The goal of the Paralympic Games is the realization of an inclusive society. Despite “only” being a sports tournament, the Paralympics has the potential to revolutionize Japanese society in terms of inclusivity. Now, less than two years away from the Tokyo 2020 Paralympic Games, what are the things we should know, and what are the things we should think about? We asked these two gold medalists, both with connections to Canada, what they thought*.

Patrick Anderson, wheelchair basketball player

Patrick Anderson | Gold Medalist, Wheelchair Basketball
Born in Canada. Was involved in a car accident when he was nine years old, which led to both legs being amputated below the knee. Discovered wheelchair basketball the following year, and quickly showed a talent for the sport. Became a member of the Canadian National Men’s Wheelchair Basketball Team for the first time in 1997, leading the team as a star player to gold medals in Sydney (2000), Athens (2004), and London (2012), as well as a silver medal in Beijing (2008). Left the Canadian national team twice, following Beijing and London, but returned to the team with the goal of playing in the Tokyo Paralympics.

Miki Matheson | Gold Medalist, Ice Sledge Speed Racing
Born in Tokyo. Was involved in a car accident during university that left her with a spinal cord injury. Discovered ice sledge speed racing, and went on to win three gold medals and a silver medal at the Nagano 1998 Paralympic Winter Games. Later married a Canadian ice sledge hockey (now known as “para ice hockey”) player. Since 2016, has served as Project Manager of the Promotion & Strategy Department, at the Nippon Foundation Paralympic Support Center. Has played a central role in the development of the Japanese version of “I’mPOSSIBLE,” an educational program authorized by the International Paralympic Committee (IPC), and also serves as a member of the Education Committee for the IPC and IOC. Currently lives in Canada.

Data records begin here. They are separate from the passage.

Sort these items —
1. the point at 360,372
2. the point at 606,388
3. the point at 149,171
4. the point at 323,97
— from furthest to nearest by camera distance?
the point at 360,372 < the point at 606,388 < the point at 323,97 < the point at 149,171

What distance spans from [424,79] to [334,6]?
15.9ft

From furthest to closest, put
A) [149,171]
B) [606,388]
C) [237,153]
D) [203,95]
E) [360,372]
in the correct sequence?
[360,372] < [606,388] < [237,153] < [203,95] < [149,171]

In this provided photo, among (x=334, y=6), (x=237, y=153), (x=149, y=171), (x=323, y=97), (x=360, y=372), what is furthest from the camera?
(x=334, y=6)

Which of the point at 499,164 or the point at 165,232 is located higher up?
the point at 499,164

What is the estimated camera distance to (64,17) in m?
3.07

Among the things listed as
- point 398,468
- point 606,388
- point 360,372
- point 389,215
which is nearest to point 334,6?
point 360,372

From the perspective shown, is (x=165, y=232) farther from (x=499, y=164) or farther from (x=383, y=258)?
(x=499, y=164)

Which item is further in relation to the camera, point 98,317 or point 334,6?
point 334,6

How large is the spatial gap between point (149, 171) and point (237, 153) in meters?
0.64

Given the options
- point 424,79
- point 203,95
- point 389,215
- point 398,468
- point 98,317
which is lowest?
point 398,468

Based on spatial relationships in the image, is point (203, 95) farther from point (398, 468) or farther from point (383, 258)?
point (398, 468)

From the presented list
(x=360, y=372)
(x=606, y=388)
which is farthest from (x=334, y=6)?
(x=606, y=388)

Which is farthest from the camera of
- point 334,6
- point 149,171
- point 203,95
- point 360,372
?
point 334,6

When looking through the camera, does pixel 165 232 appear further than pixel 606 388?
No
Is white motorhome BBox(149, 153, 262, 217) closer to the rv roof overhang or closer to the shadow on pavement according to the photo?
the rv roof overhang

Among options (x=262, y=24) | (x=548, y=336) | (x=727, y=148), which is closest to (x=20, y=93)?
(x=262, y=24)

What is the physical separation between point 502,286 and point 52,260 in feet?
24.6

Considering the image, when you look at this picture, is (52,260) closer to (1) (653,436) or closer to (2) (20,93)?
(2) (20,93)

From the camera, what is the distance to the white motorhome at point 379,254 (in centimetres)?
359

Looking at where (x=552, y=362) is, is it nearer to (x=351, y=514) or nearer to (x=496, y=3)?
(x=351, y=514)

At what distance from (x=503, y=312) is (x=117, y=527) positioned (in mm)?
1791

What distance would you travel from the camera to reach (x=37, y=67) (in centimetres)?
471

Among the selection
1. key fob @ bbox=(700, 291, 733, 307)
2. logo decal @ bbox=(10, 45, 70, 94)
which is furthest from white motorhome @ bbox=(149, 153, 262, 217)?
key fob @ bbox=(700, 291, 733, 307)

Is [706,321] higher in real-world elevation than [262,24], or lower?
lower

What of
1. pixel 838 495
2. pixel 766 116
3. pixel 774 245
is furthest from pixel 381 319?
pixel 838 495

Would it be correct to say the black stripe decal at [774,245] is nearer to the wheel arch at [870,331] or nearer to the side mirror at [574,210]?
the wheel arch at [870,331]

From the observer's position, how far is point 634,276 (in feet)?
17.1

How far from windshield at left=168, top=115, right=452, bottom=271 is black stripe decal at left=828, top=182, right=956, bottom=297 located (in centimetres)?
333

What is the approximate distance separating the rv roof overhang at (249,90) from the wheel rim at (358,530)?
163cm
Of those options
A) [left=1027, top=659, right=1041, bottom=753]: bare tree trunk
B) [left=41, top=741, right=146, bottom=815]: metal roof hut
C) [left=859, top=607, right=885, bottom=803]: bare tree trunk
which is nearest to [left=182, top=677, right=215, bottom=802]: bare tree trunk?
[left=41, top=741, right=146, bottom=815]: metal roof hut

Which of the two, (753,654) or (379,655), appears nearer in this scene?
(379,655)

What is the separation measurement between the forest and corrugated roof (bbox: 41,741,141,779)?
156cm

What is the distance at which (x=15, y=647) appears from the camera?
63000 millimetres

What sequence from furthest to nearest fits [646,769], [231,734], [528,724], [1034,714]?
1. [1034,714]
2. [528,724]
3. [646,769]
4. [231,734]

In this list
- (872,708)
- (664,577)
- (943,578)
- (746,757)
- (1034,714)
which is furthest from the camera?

Regaining Their Sense of Self Through Sports

Patrick Anderson and Miki Matheson were both involved in car accidents that left them in wheelchairs. They both said at first that they were in shock, that it was hard to keep from feeling down, but that their respective sports helped pull them out of their funk.

The two Paralympians, both with connections to Canada, spoke about their experiences

Patrick Anderson (hereafter, “Anderson”): I was nine years old when I was in the car accident. Before that, I’d loved sports and music, and was really into ice hockey and piano. But when both my legs were amputated, I had to give up hockey. I also had to transfer to a school in the next town over that was open to kids in wheelchairs. When I went back to school six weeks after the accident, my prosthetics weren’t done yet, so I had to go in my wheelchair. And even though this school was technically open to those in wheelchairs, there were still limitations as to where I could go in the school, and I always ended up needing help from others. I wanted to do everything on my own, but I couldn’t—it was literally impossible. I hated it, and I remember thinking, “Don’t come near me, don’t look at me, don’t talk to me,” and just trying as hard as I could not to stand out.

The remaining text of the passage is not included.